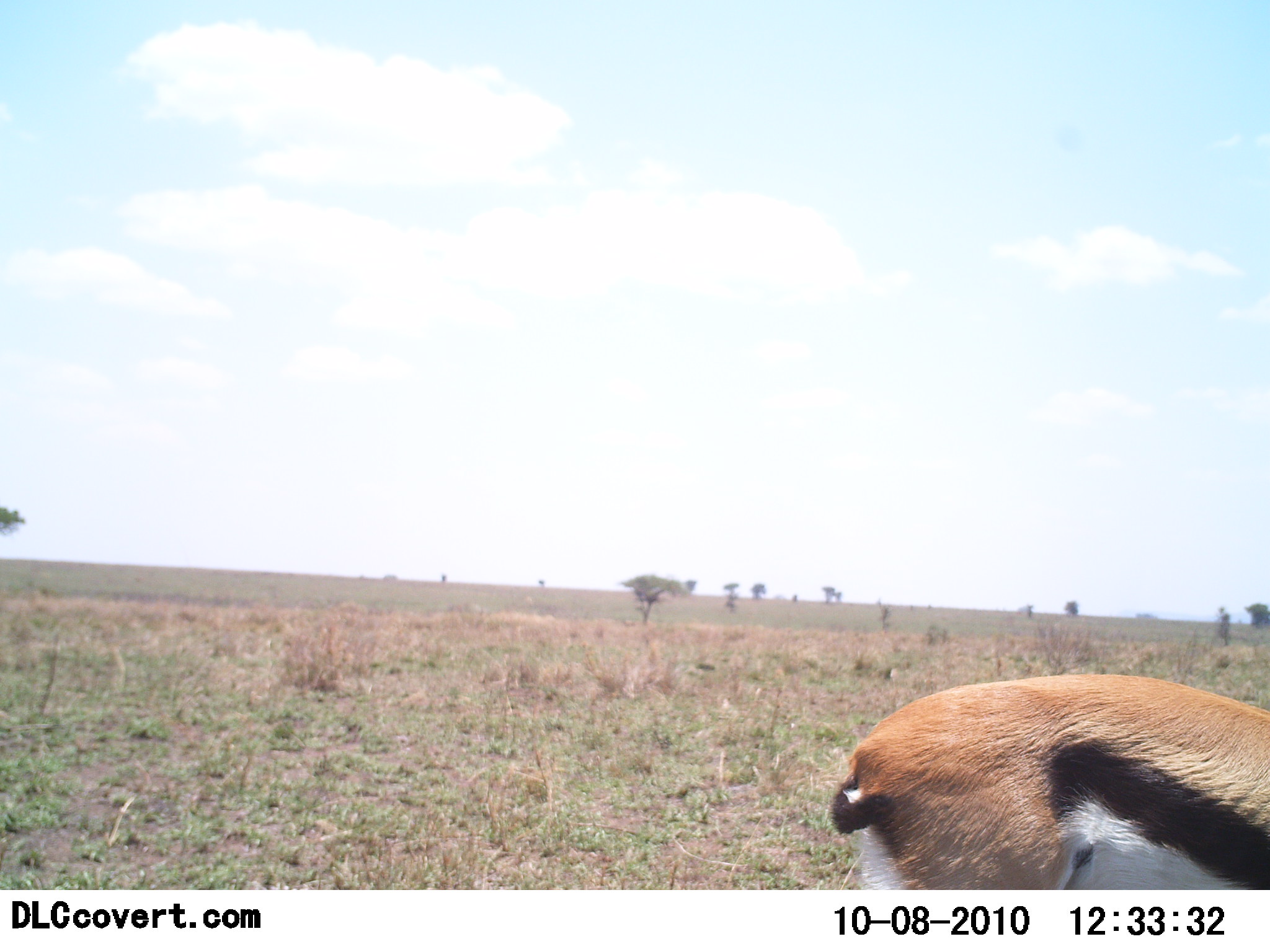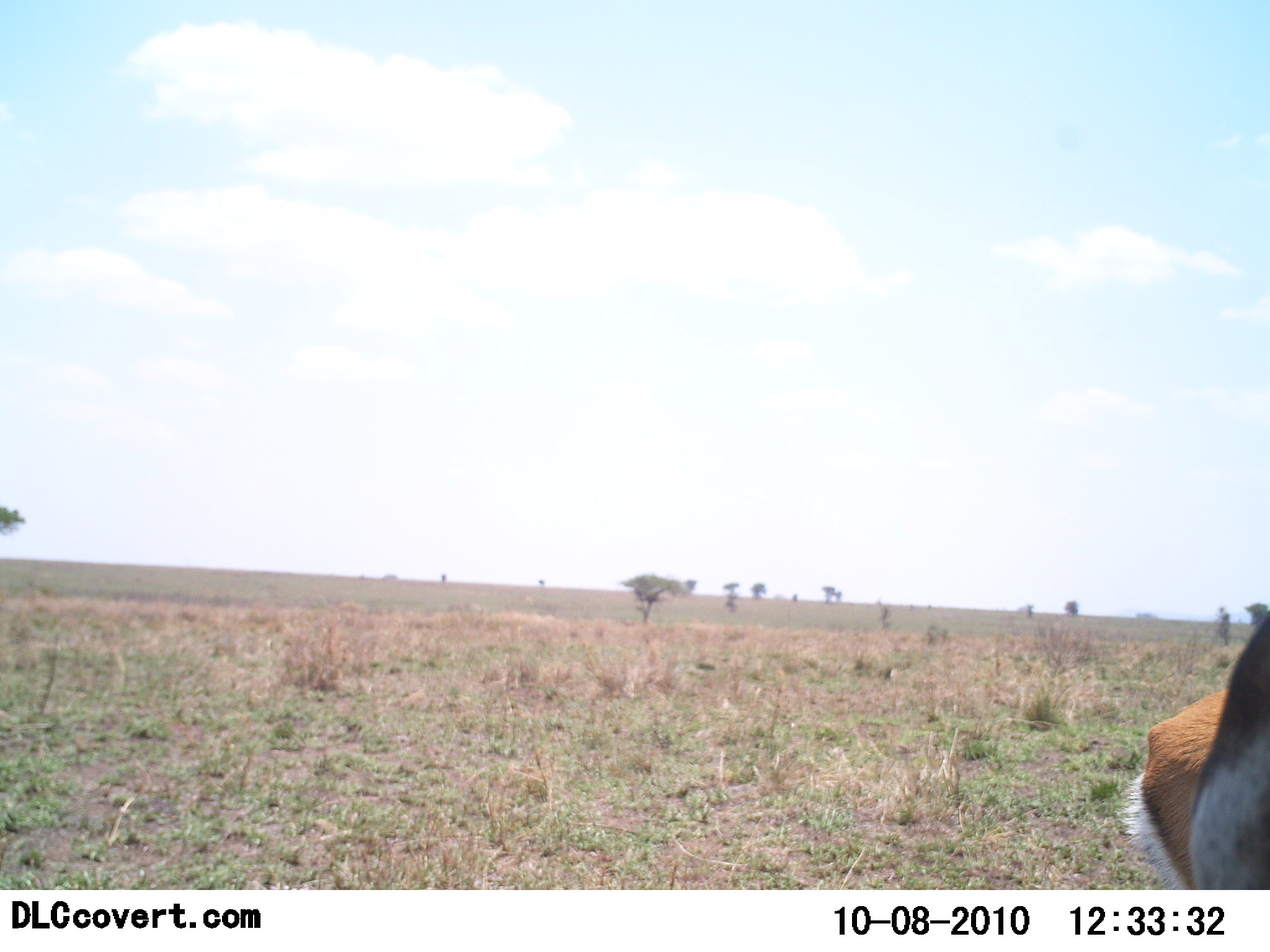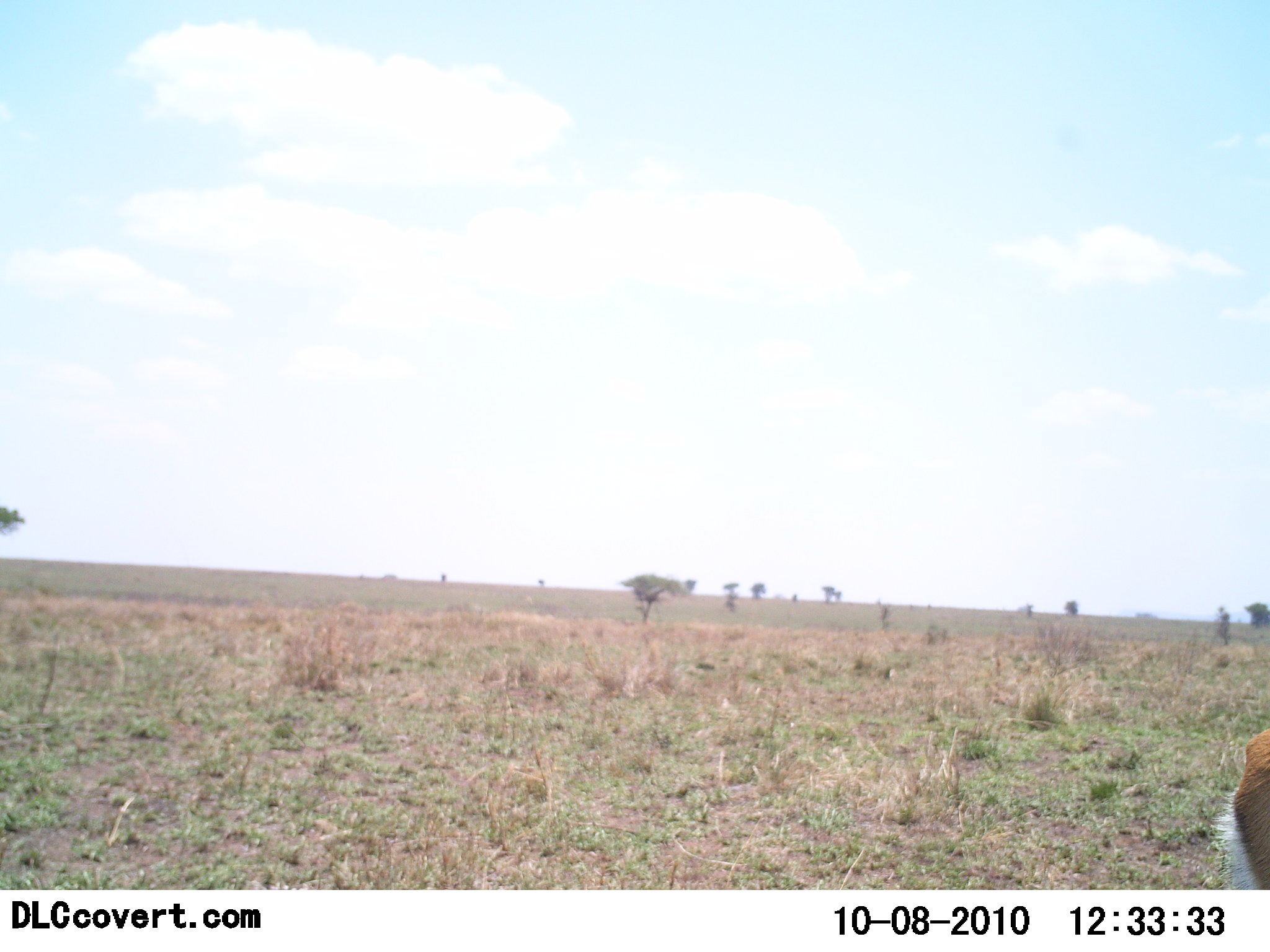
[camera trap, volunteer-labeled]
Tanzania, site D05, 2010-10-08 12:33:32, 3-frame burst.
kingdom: Animalia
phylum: Chordata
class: Mammalia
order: Artiodactyla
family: Bovidae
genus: Eudorcas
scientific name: Eudorcas thomsonii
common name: thomson's gazelle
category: gazellethomsons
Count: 1.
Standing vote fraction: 25%.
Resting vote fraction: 0%.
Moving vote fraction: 75%.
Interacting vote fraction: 0%.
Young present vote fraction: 0%.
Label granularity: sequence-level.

────────────────────────────────────────

_Assignment_
Indicate how many lines of the material include the word "vote"; the number alone is required.

_Answer to this problem_
5